One aspect that is still unclear to me is the extent to which students were working for intrinsic motivation versus extrinsic reward. I was approached after class by a student from one of the teams whose solution was not working. During the hour, they had talked to other students and realized what they did wrong, which is an activity I certainly want to foster. The student asked, clearly in a state of agitation, if his group could fix their application even though it was due to be completed the previous night. I confirmed that this would be fine, and the student went away expressing joy and thanksgiving. I suspect his perspective was that he had just been given an opportunity to save his grade. What I really gave him was an opportunity to make his project work and feel good about getting it done, even if a bit late. I don't think he realized that there's no entry in the course grading policy for the two-week project, that the whole thing was just a fun context for us all to play and learn together. I hope that when he figures this out, he sees this as a reflective learning opportunity and not simply smoke and mirrors.
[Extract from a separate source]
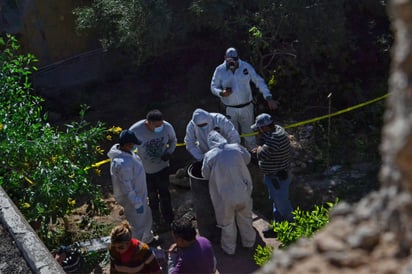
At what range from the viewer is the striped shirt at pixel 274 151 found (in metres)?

In conclusion, I am very happy with the showcase format. It was definitely worth using a class meeting for this event. I think this two-week project was particularly well-suited to the showcase format since it's fairly small, permits multiple solutions, helps students build better understandings of the modern computing ecosystem, and can have interesting failure states. Perhaps next time around I need to add an achievement related to XML parsing, since this seemed to promote students' use of Joda Time quite well.

(I have some nice pictures of the showcase that I took while standing on top of the teaching station, but I feel like I can't post them here without my students' permission. Sorry.)